15 Temmuz 2013 Pazartesi

17 Temmuz’da Büyük Su Üçgeni ve Uçurtmaaa

by Martin Stranka
BY MARTIN STRANKA


Yengeç’teki Jüpiter, Akrep’teki Satürn ve Balık’taki Neptün nihayet tam açılı bir üçgen oluşturuyorlar 17 Temmuz göğünde… Bu görünüme Ay Düğümleri, Chiron ve Merkür arasındaki nefis bir uçurtma da eşlik ediyor. Ben de bunların ne anlama geldiğini biiir biiir anlatacağımm :)

Satürn sınırlar ve düzenler… Akrep’te olduğunda ve Oğlak’taki Pluto’dan görünmez bir destek aldığında ise, işimize yaramayan sınırlar ve düzenler yıkılıp yerine yeni ve sağlıklı zeminler inşa edilir. Ama insan, yıkımların da tüm kurgular gibi, Rabbin eliyle olduğunu aklına getirmez. İnsanın derdi, damı aksa da, temeli hasar görse de, elindeki sarayı ayakta tutmakta, ya da ille kendi aklındaki sarayı yapmaktadır. Zaten bu yüzden kendini belirli bir hayat anlayışının sınırları için hapsetmiş ve kendi zincirlerini kendi vurup anahtarı da bulunmasın diye yutmuştur.

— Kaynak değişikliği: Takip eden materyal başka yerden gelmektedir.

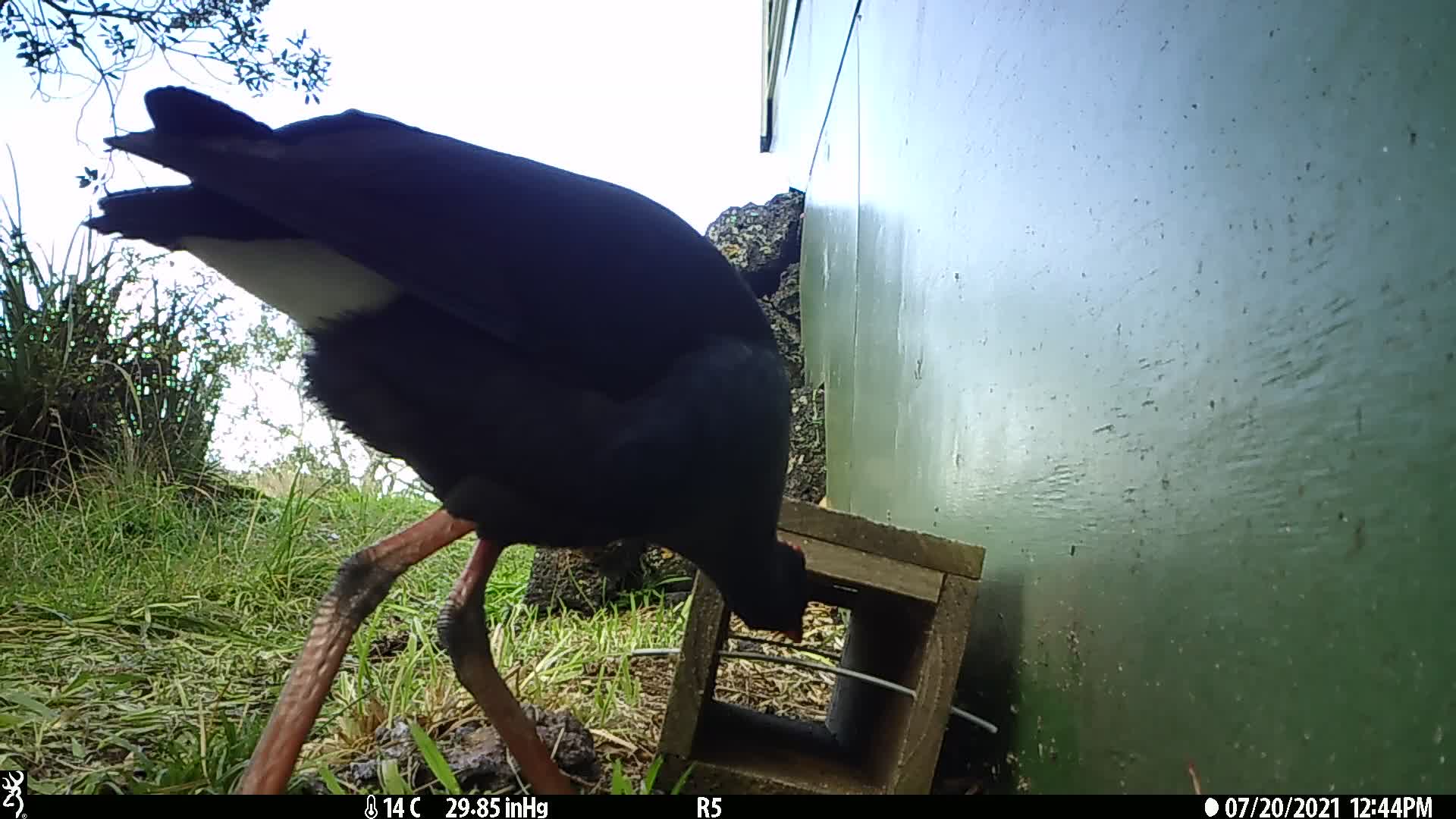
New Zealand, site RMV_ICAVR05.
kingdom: Animalia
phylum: Chordata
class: Aves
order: Gruiformes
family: Rallidae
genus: Porphyrio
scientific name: Porphyrio melanotus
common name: australasian swamphen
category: pukeko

Jüpiter Yaratan’ın cömert eli ve varlığın her zerresinden yansıyan ihtişamdır… Her insanın bir ihtişam anlayışı vardır. Kiminin ihtişamı gönlünün genişliği, kiminin ihtişamı elinin uzandığı ve kontrol ettiği alanların genişliğidir… Bu ihtişamı muhafaza etmek için yapacakları da anlayışı ile müsemma, yani ona paraleldir. 17 Temmuz göğündeki gibi Lilith ve Mars ile kavuşumda olan Yengeç’teki Jüpiter’in ise, alıştığı ihtişamı kaybetmek gibi bir derdi, sahip olduğu kaynakları yitirmek gibi bir kaygısı, açık değil örtülü bir savunma ve mücadele anlayışı vardır.

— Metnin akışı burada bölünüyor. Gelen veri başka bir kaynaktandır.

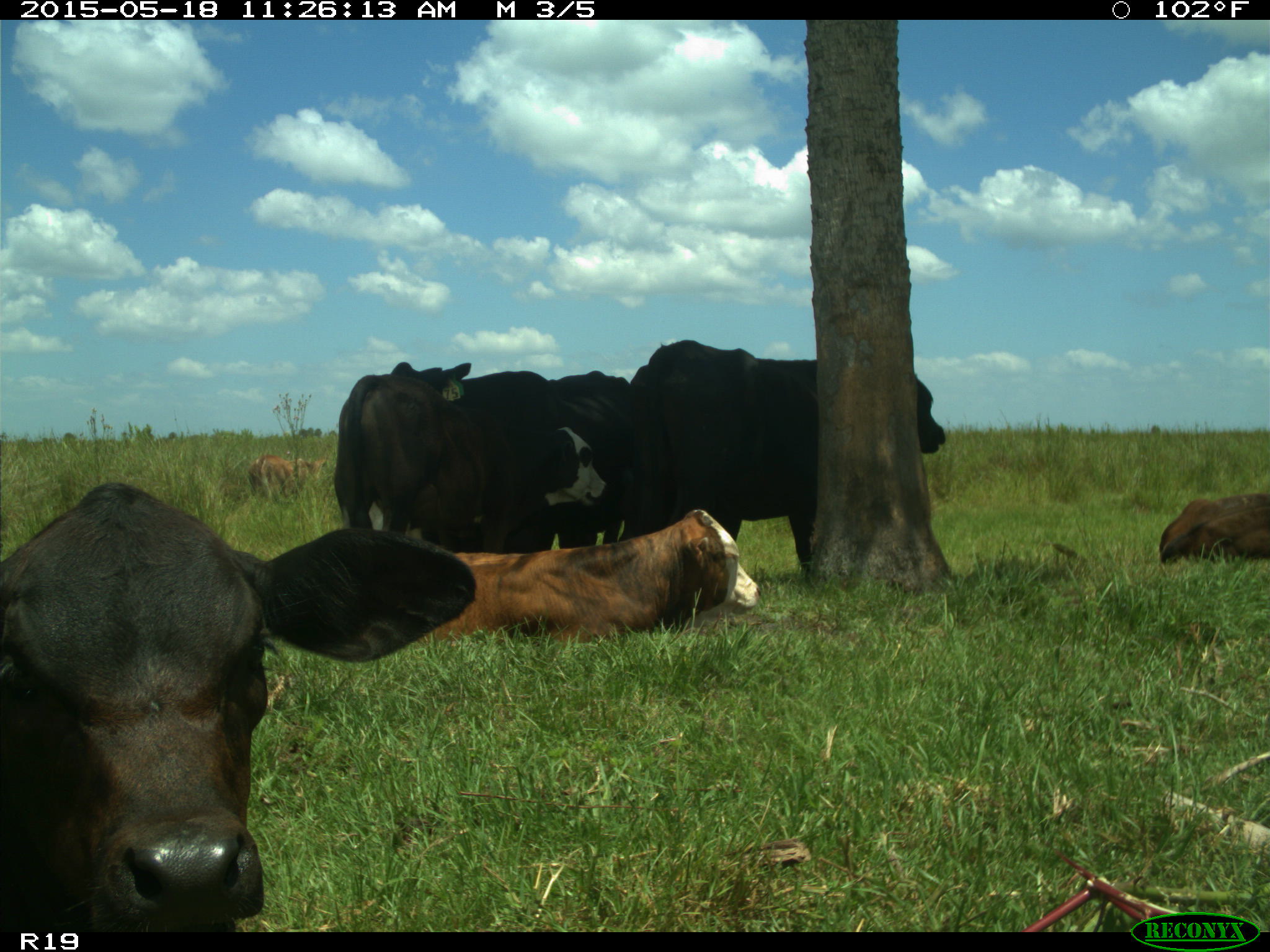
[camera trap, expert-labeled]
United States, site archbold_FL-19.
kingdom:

17 Temmuz göğünde Pluto yani yıkım, Jüpiter’in ihtişamına ve kaygılı ama sessiz direnişine karşı atağa kalkmakta, Pluto’nun dolaylı destekçisi olan yapılandırıcı ve sınırlandırıcı Satürn ise Jüpiter’in koluna girmekte ve çemberi Rabbin Şefkatli Eli Neptün tamamlamaktadır…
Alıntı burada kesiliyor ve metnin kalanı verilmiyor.